### Spatial relation data:
####################

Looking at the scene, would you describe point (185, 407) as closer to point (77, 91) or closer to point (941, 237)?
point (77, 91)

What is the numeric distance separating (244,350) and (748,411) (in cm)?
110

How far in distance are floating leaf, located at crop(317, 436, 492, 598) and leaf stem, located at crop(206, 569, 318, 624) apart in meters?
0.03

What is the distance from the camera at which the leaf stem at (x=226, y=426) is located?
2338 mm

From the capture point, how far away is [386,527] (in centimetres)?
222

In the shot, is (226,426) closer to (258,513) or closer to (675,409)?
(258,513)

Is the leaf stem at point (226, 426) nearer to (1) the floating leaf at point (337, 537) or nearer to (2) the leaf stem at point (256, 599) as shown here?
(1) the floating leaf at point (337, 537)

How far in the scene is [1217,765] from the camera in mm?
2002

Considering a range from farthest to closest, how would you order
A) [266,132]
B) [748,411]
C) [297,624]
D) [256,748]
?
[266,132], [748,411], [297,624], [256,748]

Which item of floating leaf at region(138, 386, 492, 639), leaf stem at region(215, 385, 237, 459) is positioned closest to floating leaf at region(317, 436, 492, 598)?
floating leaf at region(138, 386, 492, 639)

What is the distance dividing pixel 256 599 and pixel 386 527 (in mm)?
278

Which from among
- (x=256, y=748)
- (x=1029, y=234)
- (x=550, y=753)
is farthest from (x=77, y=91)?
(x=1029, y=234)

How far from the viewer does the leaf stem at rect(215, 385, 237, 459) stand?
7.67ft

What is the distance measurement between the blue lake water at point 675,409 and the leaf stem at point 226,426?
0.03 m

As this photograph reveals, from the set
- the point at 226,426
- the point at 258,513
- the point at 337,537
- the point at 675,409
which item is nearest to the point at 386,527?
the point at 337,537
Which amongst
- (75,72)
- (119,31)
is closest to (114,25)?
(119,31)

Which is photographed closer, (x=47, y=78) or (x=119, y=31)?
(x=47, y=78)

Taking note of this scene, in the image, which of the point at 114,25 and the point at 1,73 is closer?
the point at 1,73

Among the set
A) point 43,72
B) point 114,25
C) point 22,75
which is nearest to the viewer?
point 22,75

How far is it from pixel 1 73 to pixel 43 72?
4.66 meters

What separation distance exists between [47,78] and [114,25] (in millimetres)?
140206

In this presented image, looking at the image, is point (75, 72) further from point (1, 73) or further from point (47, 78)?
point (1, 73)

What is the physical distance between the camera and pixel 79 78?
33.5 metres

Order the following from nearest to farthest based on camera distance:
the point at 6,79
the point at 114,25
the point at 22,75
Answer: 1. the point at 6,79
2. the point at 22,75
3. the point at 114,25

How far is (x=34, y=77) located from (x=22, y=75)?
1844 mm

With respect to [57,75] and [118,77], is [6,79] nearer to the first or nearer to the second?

####################

### WORK REQUIRED:
Copy all of the lines above verbatim.

### RESULT:
Looking at the scene, would you describe point (185, 407) as closer to point (77, 91) or closer to point (941, 237)?
point (77, 91)

What is the numeric distance separating (244,350) and (748,411) (in cm)?
110

How far in distance are floating leaf, located at crop(317, 436, 492, 598) and leaf stem, located at crop(206, 569, 318, 624) apart in meters?
0.03

What is the distance from the camera at which the leaf stem at (x=226, y=426) is located?
2338 mm

From the capture point, how far away is [386,527] (in centimetres)?
222

In the shot, is (226,426) closer to (258,513) or closer to (675,409)?
(258,513)

Is the leaf stem at point (226, 426) nearer to (1) the floating leaf at point (337, 537) or nearer to (2) the leaf stem at point (256, 599) as shown here?
(1) the floating leaf at point (337, 537)

How far in the scene is [1217,765] from the camera in mm?
2002

Considering a range from farthest to closest, how would you order
A) [266,132]
B) [748,411]
C) [297,624]
D) [256,748]
?
[266,132], [748,411], [297,624], [256,748]

Which item of floating leaf at region(138, 386, 492, 639), leaf stem at region(215, 385, 237, 459) is positioned closest to floating leaf at region(317, 436, 492, 598)?
floating leaf at region(138, 386, 492, 639)

What is the distance dividing pixel 256 599 and pixel 386 527 (in mm)?
278

Which from among
- (x=256, y=748)
- (x=1029, y=234)
- (x=550, y=753)
is farthest from (x=77, y=91)?
(x=1029, y=234)

How far from the viewer does the leaf stem at rect(215, 385, 237, 459) stand?
7.67ft

What is the distance measurement between the blue lake water at point 675,409 and the leaf stem at point 226,426?
0.03 m

As this photograph reveals, from the set
- the point at 226,426
- the point at 258,513
- the point at 337,537
- the point at 675,409
which item is nearest to the point at 386,527?
the point at 337,537
Which amongst
- (75,72)
- (119,31)
is closest to (114,25)?
(119,31)

Which is photographed closer, (x=47, y=78) or (x=119, y=31)?
(x=47, y=78)

Taking note of this scene, in the image, which of the point at 114,25 and the point at 1,73 is closer?
the point at 1,73

Among the set
A) point 43,72
B) point 114,25
C) point 22,75
which is nearest to the viewer?
point 22,75

How far is it from pixel 1 73 to pixel 43 72?
4.66 meters

What separation distance exists between [47,78] and [114,25] (in millimetres)?
140206

In this presented image, looking at the image, is point (75, 72) further from point (1, 73) or further from point (47, 78)?
point (1, 73)

What is the physical distance between the camera and pixel 79 78?
33.5 metres

Order the following from nearest to farthest based on camera distance:
the point at 6,79
the point at 114,25
the point at 22,75
Answer: 1. the point at 6,79
2. the point at 22,75
3. the point at 114,25

How far is (x=34, y=77) located from (x=22, y=75)?
1844 mm

With respect to [57,75] and [118,77], is [6,79] nearer to the first or nearer to the second?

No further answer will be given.